___ Trecho selecionado

A morte de Angela Ro Ro, aos 75 anos, nesta segunda-feira (8), no Rio de Janeiro, encerra uma trajetória marcada não somente pelo talento e irreverência, mas por uma dura batalha nos últimos anos. A cantora, uma das vozes mais marcantes da música popular brasileira, enfrentava uma delicada crise de saúde e financeira.
Desde junho, Ro Ro estava internada no Hospital Silvestre, no Cosme Velho, após ser diagnosticada com uma infecção pulmonar grave. O quadro se agravou e ela chegou a passar por uma traqueostomia, de acordo com informações do g1. Segundo o advogado Carlos Eduardo Lyrio, a artista sofreu uma nova infecção e não resistiu. Ainda de acordo com o veículo, a certidão de óbito aponta infecção generalizada e pneumonia bacteriana como causas da morte.
Antes da internação, amigos próximos já vinham manifestando preocupação. O produtor musical e amigo pessoal Paulinho Lima fez um apelo público nas redes sociais em maio de 2025, revelando as condições da cantora.
"Dói em mim saber que a solidão existe sim dói! [...] Roro está no seu apartamento, em Copacabana, onde sempre viveu desde criança, completamente debilitada, sem querer receber ninguém, se auto medicando, insistindo em não receber médicos, a não ser os que possa fazer consultas por telefone. Quem conseguiu entrar em sua casa, usando as mais diversas estratégias a encontraram debilitada, sem condições de ir sozinha ao banheiro", escreveu ele no Instagram.
Depois, Paulinho explicou que a artista não tinha amigos ou parentes próximos. "Ângela, pelo que sei, não tem parentes próximos com quem conviva. Os amigos que fez pela vida tem receio de contraria-la. O que fazer? Já resgatei-a uma vez, quando produzi seu primeiro disco e seu primeiro show no Teatro Ipanema. Ela é sempre carinhosa comigo e quando vou a suas apresentações me faz citações do palco falando do nosso encontro tão frutífero", continuou.

______

Conjunto de tarefas:
• a. Reescreva o trecho do texto sobre Angela Ro Ro que vai de "Desde junho, Ro" até "condições da cantora.", substituindo "Hospital Silvestre" por "hospital".
• b. Retome o texto sobre a morte de Angela Ro Ro e dê continuidade a ele logo após a última frase apresentada.
Os itens provêm de uma fonte diferente da do texto sobre Angela Ro Ro.

___ Dados para análise

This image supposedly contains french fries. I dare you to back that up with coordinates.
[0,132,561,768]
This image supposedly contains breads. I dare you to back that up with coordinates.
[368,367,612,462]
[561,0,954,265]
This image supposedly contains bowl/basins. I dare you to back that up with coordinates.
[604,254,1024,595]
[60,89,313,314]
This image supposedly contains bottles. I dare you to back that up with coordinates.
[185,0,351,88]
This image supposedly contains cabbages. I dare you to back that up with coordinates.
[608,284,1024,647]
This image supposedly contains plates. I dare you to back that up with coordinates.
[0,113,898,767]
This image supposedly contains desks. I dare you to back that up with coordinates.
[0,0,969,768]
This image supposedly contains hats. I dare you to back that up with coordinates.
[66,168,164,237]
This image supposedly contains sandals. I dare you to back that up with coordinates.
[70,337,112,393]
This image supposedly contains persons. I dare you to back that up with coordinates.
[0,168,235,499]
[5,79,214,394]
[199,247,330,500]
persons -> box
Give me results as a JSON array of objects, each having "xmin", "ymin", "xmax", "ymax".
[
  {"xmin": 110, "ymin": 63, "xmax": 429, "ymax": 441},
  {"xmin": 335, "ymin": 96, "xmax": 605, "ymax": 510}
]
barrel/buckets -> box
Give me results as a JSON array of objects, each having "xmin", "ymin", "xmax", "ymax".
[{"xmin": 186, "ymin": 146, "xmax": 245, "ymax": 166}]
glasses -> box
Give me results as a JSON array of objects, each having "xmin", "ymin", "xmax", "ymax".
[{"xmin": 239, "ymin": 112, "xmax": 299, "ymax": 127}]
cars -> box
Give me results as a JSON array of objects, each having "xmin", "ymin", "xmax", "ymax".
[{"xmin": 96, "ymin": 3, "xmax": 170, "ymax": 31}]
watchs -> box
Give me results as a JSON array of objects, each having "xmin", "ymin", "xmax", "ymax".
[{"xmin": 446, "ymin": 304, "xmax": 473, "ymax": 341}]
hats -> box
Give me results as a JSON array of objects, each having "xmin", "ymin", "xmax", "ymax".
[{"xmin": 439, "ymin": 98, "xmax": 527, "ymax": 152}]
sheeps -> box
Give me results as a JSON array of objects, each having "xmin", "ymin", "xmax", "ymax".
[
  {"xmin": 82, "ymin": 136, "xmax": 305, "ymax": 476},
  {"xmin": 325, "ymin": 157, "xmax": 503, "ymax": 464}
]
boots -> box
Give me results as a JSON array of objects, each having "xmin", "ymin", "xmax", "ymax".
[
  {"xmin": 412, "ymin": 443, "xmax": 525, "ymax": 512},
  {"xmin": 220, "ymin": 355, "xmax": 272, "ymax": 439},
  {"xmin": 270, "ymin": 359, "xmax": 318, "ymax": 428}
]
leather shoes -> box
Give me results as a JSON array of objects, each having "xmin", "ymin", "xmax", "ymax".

______
___ Dados para análise

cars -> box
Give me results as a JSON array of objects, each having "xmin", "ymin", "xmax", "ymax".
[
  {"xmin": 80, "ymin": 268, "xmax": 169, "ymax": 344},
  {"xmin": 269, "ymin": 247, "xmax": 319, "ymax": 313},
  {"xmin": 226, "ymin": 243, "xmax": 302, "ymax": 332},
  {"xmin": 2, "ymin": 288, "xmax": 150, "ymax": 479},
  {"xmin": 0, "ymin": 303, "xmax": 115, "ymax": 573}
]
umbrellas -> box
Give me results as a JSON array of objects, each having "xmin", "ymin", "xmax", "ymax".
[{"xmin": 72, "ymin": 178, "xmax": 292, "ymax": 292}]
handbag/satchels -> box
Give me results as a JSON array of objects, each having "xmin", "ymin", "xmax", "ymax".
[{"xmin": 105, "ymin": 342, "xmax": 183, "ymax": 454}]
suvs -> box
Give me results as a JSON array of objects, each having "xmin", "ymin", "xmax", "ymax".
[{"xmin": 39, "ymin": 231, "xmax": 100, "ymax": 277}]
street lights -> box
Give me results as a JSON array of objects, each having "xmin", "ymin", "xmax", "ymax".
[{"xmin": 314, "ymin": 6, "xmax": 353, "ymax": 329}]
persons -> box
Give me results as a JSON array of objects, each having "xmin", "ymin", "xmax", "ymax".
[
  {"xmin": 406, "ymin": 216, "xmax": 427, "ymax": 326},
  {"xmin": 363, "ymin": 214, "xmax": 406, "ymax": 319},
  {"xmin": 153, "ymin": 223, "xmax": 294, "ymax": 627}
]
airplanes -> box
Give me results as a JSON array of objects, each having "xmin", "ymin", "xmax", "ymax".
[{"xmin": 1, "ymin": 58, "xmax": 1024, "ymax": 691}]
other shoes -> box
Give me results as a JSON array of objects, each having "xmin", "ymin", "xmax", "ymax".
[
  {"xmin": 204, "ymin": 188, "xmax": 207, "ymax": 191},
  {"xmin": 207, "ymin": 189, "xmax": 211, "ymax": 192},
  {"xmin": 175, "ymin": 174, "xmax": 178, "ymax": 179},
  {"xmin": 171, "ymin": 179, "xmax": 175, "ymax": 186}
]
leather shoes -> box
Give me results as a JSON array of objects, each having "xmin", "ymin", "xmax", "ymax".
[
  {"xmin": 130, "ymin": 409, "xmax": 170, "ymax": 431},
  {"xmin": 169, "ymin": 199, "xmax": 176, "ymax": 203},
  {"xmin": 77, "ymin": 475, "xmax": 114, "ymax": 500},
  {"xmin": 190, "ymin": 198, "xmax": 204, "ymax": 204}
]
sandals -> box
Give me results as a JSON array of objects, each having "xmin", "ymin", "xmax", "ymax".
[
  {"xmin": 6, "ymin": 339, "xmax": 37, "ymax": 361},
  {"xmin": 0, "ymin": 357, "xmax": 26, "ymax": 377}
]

______
___ Dados para análise

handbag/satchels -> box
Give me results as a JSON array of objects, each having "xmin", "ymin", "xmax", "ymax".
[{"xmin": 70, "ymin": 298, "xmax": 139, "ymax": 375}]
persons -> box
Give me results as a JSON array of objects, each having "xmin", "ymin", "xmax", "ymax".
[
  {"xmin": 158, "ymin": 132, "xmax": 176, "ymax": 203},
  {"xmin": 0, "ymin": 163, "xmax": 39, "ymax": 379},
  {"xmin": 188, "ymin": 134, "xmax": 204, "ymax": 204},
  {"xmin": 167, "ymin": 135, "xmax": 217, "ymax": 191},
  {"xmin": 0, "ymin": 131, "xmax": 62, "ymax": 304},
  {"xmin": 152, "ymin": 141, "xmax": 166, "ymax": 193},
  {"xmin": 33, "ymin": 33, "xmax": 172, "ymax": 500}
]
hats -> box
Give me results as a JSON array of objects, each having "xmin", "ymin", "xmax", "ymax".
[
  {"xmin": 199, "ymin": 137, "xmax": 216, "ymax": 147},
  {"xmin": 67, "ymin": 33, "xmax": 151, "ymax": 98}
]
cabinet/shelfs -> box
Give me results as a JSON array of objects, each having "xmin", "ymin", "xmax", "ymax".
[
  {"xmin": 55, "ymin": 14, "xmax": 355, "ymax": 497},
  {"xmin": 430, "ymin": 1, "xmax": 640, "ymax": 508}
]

______

Respostas em ordem:
• a.
Desde junho, Ro Ro estava internada no hospital, no Cosme Velho, após ser diagnosticada com uma infecção pulmonar grave. O quadro se agravou e ela chegou a passar por uma traqueostomia, de acordo com informações do g1. Segundo o advogado Carlos Eduardo Lyrio, a artista sofreu uma nova infecção e não resistiu. Ainda de acordo com o veículo, a certidão de óbito aponta infecção generalizada e pneumonia bacteriana como causas da morte.
Antes da internação, amigos próximos já vinham manifestando preocupação. O produtor musical e amigo pessoal Paulinho Lima fez um apelo público nas redes sociais em maio de 2025, revelando as condições da cantora.

• b.
"Pode ser que com essa postagem ela me ameace com processos e outras coisas. Estou pronto para os tribunais. Não gostaria que ela terminasse seus dias como as irmãs Batista e outros que se esquecem de si mesmo", concluiu o desabafo.
Além dos problemas de saúde, Angela Ro Ro enfrentava uma dura crise financeira. Sem aposentadoria, ela contava apenas com cerca de R$ 800 mensais em direitos autorais, de acordo com o Portal Metrópoles.
A própria cantora chegou a recorrer às redes sociais para pedir ajuda. Também no Instagram, ela revelou uma infecção no sangue e, na ocasião, ainda uma suspeita de câncer. "Fui diagnosticada com infecção no sangue e suspeita de câncer. Sem perspectiva de alta ou cura para trabalhar. Humildemente, peço a ajuda de vocês", escreveu ela, divulgando sua chave pix no perfil. "É o meu CPF. É minha saúde. Quem puder, ajude e não critique, nem duvide. Grata. Tanta gente dando golpe, e eu estou precisando de verdade", concluiu.
Angela Maria Diniz Gonsalves, conhecida artisticamente como Angela Ro Ro, nasceu no Rio de Janeiro em 5 de dezembro de 1949. Dona de uma voz rouca inconfundível e de uma personalidade intensa, se consolidou como um dos nomes mais autênticos da MPB.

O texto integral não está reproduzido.